Indians making most from longest gold price slump since 1999New Delhi/Mumbai/Kolkata/Bengaluru: Even as gold may be losing its sheen in the global market, logging its longest weekly loss in prices since 1999, the yellow metal still seems to be in favour across India with
New Delhi/Mumbai/Kolkata/Bengaluru: Even as gold may be losing its sheen in the global market, logging its longest weekly loss in prices since 1999, the yellow metal still seems to be in favour across India with low prices luring people to buy, stakeholders said.
If the footfalls at the India International Jewellery Show in Mumbai that concluded on Aug 11 is any indication, some brisk buying in gold has been reported. While the metal may no longer be an investment option, its lure has still not faded away from people's psyche, experts added.
"If prices stabilise at these levels, we expect gold sales will be good during the Diwali season. People are not buying gold bars and coins as an investment option," said Premjit Sengupta, chief marketing officer of Senco Gold in Kolkata. But the demand for jewellery was good, he added.
From a peak of $1,900 per ounce in September 2011, spot gold prices dipped to a new five-year low of $1,086 in global markets past week, breaching the $1,100 barrier on signs of a recovery in the US economy, a fall in unemployment there and stock and debt marketing offering better returns.
This has resulted in the gold import bill for India, among the top three consumers of gold in the world, going down but demand remained robust.

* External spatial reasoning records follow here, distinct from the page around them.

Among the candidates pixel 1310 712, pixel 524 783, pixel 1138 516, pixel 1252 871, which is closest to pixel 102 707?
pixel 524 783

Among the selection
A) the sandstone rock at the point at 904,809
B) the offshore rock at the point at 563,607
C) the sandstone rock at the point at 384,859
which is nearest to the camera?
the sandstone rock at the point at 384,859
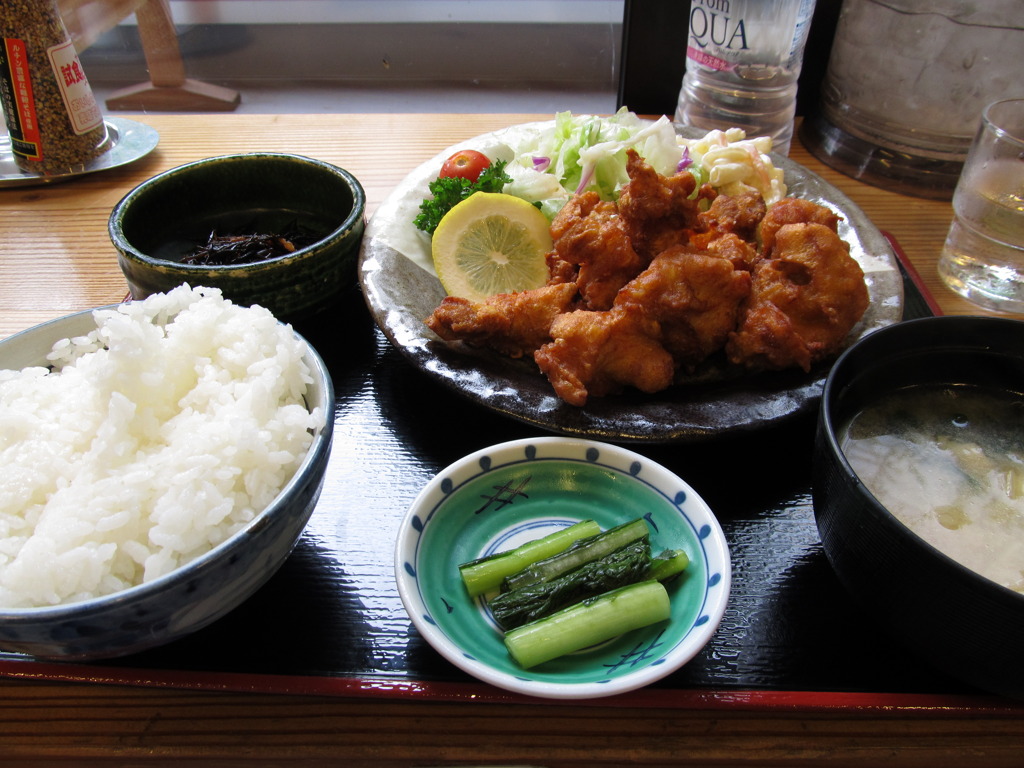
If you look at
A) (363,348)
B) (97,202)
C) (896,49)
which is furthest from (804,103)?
(97,202)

According to the World Gold Council, the demand in India in 2015 is expected at around 900-1,000 tonnes, against 891.5 tonnes in 2014.

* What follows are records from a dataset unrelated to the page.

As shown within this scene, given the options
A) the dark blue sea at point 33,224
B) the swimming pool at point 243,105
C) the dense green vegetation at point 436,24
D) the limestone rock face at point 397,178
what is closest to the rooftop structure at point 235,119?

Rajesh Khosla, managing director of MMTC-PAMP India, a gold and silver refining and minting joint venture between India's state-run metals major and a reputed Swiss bullion brand, gold imports in fiscal 2015-16 could fall as much as 18% to $28 billion or so.

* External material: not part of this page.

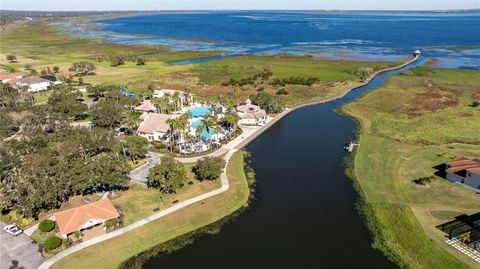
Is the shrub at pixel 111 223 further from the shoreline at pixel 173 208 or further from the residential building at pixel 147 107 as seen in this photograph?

"With the price of gold decreasing from $1,250 to $1,100 per ounce in the past six months, import bill has decreased substantially. Thereby it has reduced stress on the current account deficit," said Rajosik Banerjee, partner with KPMG in India, told IANS.
"This will give more flexibility to the Reserve Bank of India to handle interest rates. Further, this price scenario may also lead to some realignment of portfolios," he added.
Drawing comfort from the footfalls at the Mumbai exhibition, Pankaj Parekh, former vice-chairman, Gems and Jewellery Export Promotion Council, told IANS: "We are experiencing phenomenal sales throughout the country."
He said the situation was only going to improve in the coming months, as the festive season will be in full swing and people who have been waiting for prices to fall more will take some decisions. "Globally, people have stopped buying. But in India they are waiting for prices to come within range."
Sengupta sought to explain the reason why the past week has seen a slight slump in sales. "This is only normal, given how gold prices are reacting to market forces," he said, adding that since the consumer's interest is in jewellery, and not bars or coins, people are waiting for the festive season.
Litle wonder Khosla estimates India's gold imports in July at 70-75 million tonnes, as against 57 tonnes in June. "Jewellers have started stocking up for the festive season."